Directions for this task -
The lines below, from the one containing "布鲁诺费尔南德斯：从默默无闻到足球场上的闪耀明星之路" through the one containing "免费实用软件推荐：十款让你事半功倍的必备工具", should be set down exactly, with no pictures and nothing else.

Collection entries
╭──

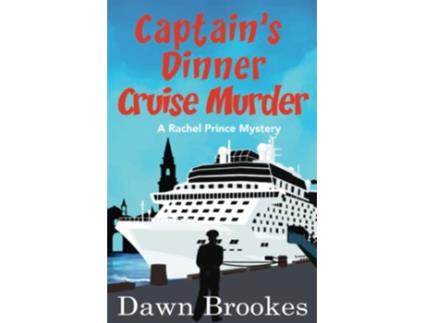 Livro Captains Dinner Cruise Murder A Rachel Prince Mystery de Dawn Brookes (Inglês)
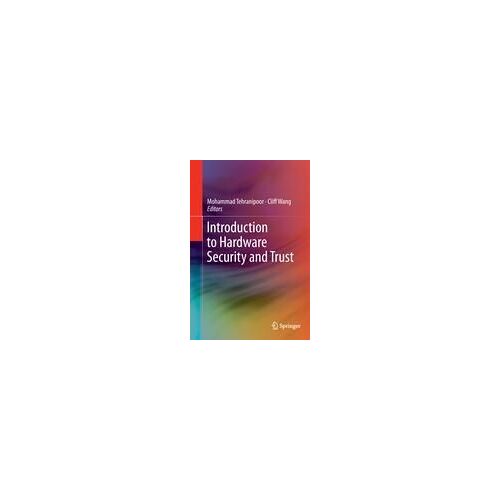 Introduction To Hardware Security And Trust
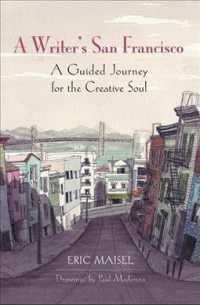 A Writer's San Francisco : A Guided Journey for the Creative Soul （1ST）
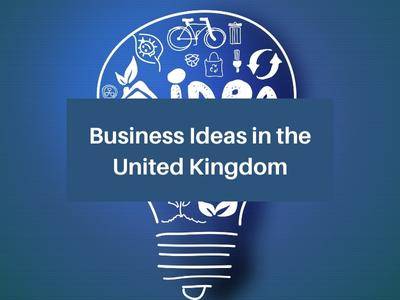 Business Ideas in the United Kingdom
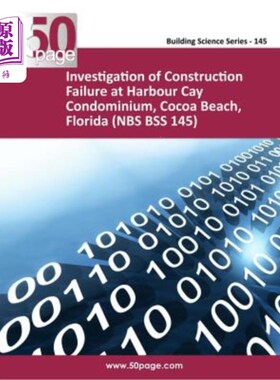海外直订Investigation of Construction Failure at Harbour Cay Condominium, Cocoa Beach, F 佛罗里达州可可海滩H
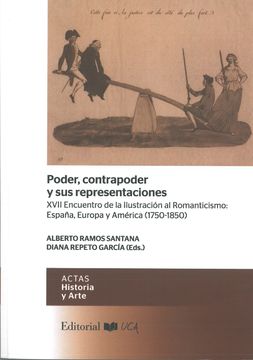 portada Poder, Contrapoder y sus Representaciones: Xvii Encuentro de la Ilustración al Romanticismo: España, Europa y América (1750-1850) (in Spanish)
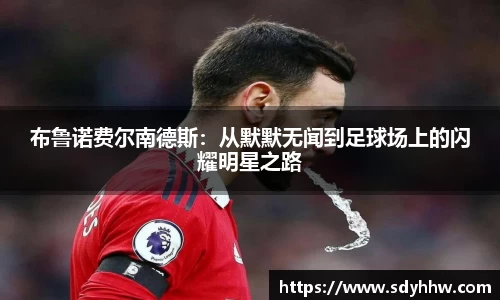 布鲁诺费尔南德斯：从默默无闻到足球场上的闪耀明星之路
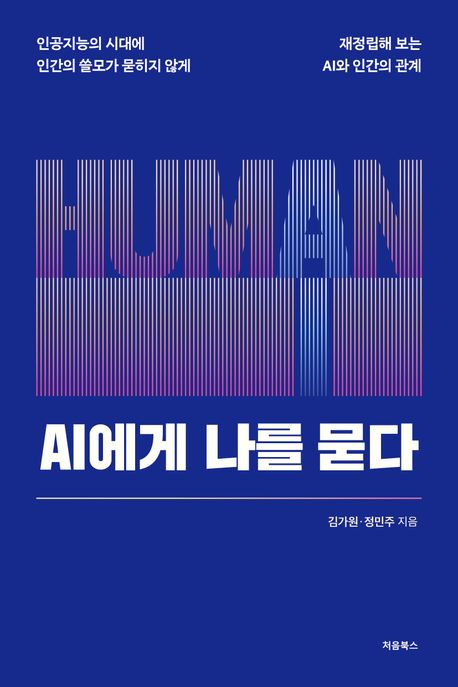 AI에게 나를 묻다 : 인공지능의 시대에 인간의 쓸모가 묻히지 않게 재정립해 보는 AI와 인간의 관계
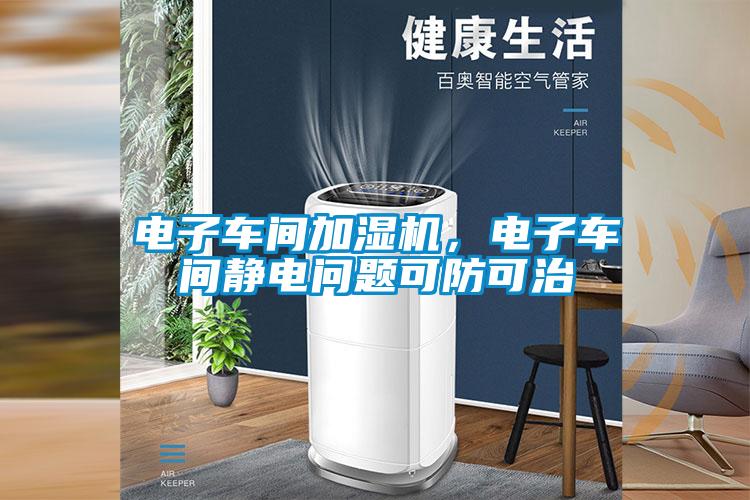 電子車(chē)間加濕機(jī)，電子車(chē)間靜電問(wèn)題可防可治
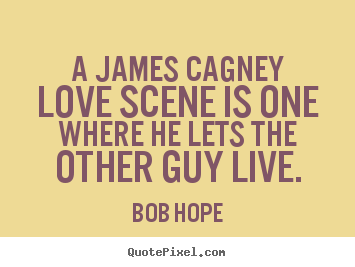 A james cagney love scene is one where he lets the.. Bob Hope  love quote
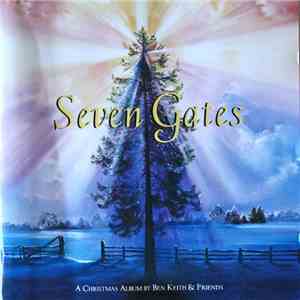 Ben Keith And Friends - Seven Gates: A Christmas Album download mp3 flac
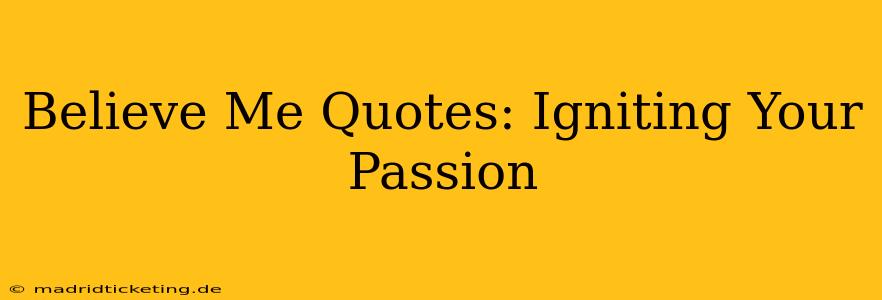 Believe Me Quotes: Igniting Your Passion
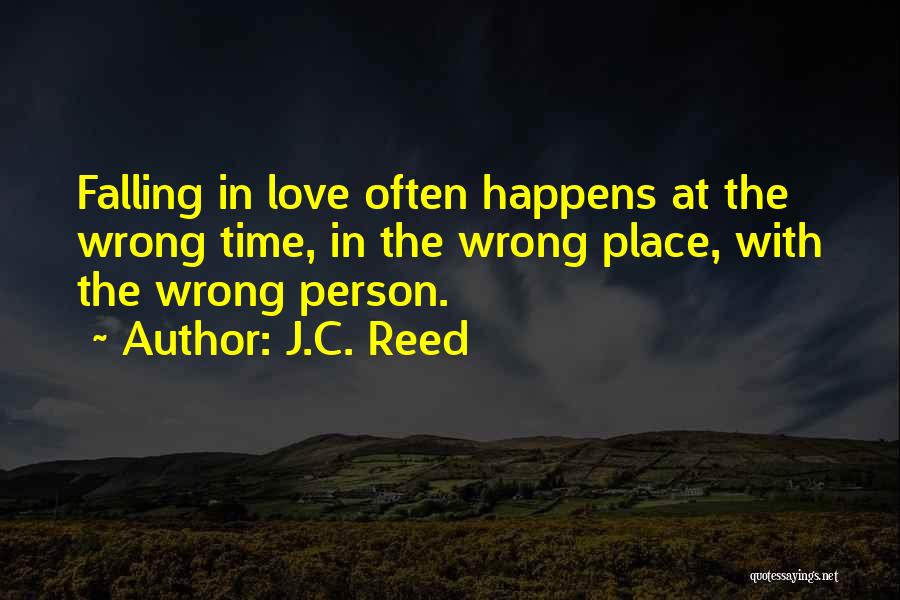 Falling In Love With The Wrong Person Quotes By J.C. Reed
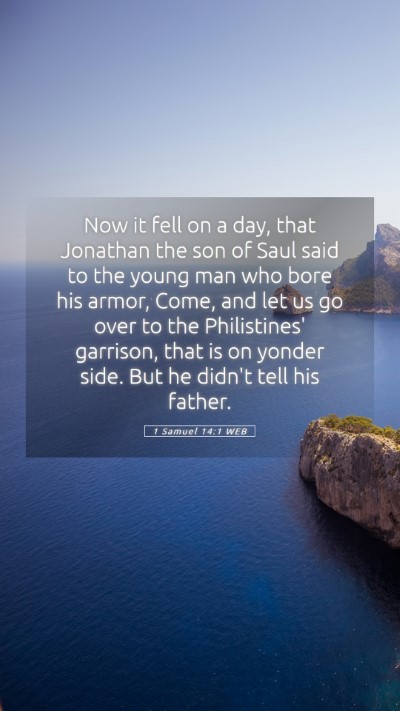 Picture 05 - 1 Samuel 14:1 WEB Mobile Phone Wallpaper - Now it fell on a day, that Jonathan the son of - Mobile Bible Verse Wallpaper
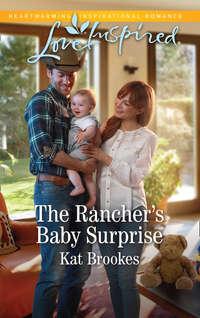 The Rancher′s Baby Surprise, Kat  Brookes аудиокнига. ISDN42511215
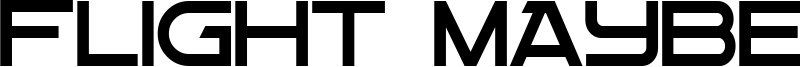 Flight Maybe Font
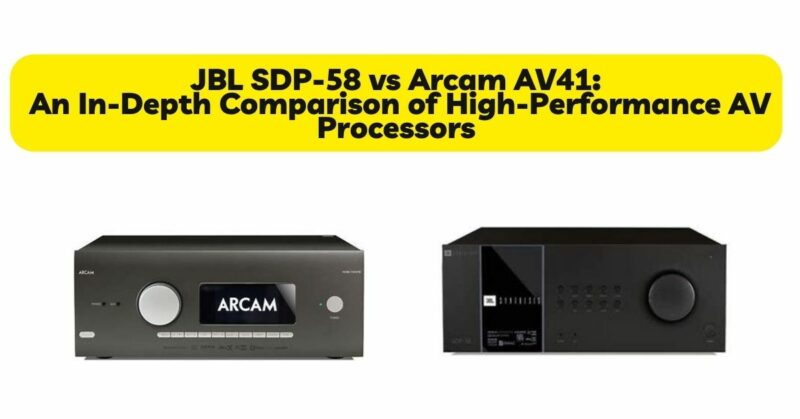JBL SDP-58 vs Arcam AV41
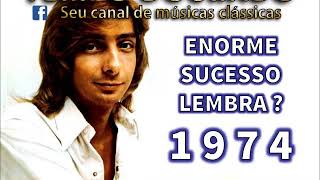 Você lembra desse enorme sucesso de 1974 [upl. by Mcarthur140]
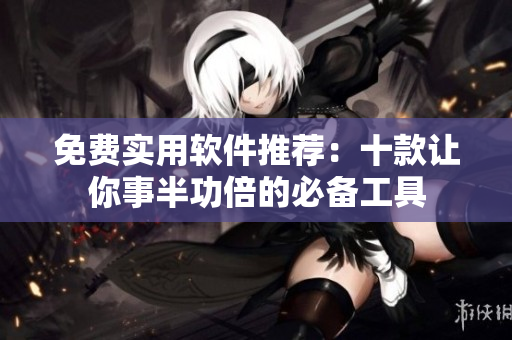 免费实用软件推荐：十款让你事半功倍的必备工具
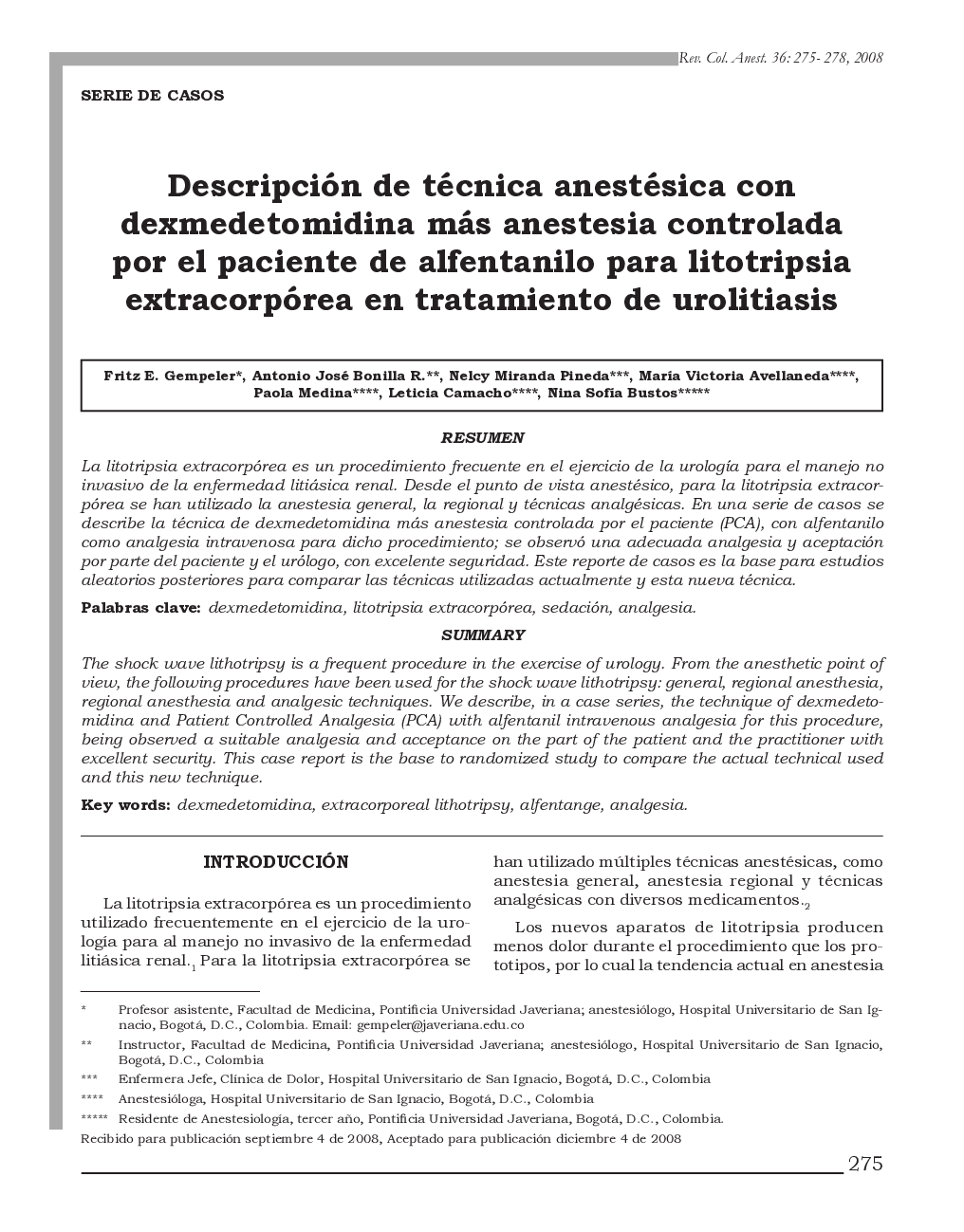 Descripción de técnica anestésica con dexmedetomidina más anestesia controlada por el paciente de alfentanilo para litotripsia extracorpórea en tratamiento de urolitiasis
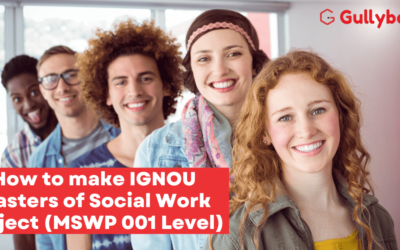 How to make IGNOU Masters of Social Work Project Report and Synopsis (MSWP 001 Level)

╰──

Response to this task -
 布鲁诺费尔南德斯：从默默无闻到足球场上的闪耀明星之路
 AI에게 나를 묻다 : 인공지능의 시대에 인간의 쓸모가 묻히지 않게 재정립해 보는 AI와 인간의 관계
 電子車(chē)間加濕機(jī)，電子車(chē)間靜電問(wèn)題可防可治
 A james cagney love scene is one where he lets the.. Bob Hope  love quote
 Ben Keith And Friends - Seven Gates: A Christmas Album download mp3 flac
 Believe Me Quotes: Igniting Your Passion
 Falling In Love With The Wrong Person Quotes By J.C. Reed
 Picture 05 - 1 Samuel 14:1 WEB Mobile Phone Wallpaper - Now it fell on a day, that Jonathan the son of - Mobile Bible Verse Wallpaper
 The Rancher′s Baby Surprise, Kat  Brookes аудиокнига. ISDN42511215
 Flight Maybe Font
JBL SDP-58 vs Arcam AV41
 Você lembra desse enorme sucesso de 1974 [upl. by Mcarthur140]
 免费实用软件推荐：十款让你事半功倍的必备工具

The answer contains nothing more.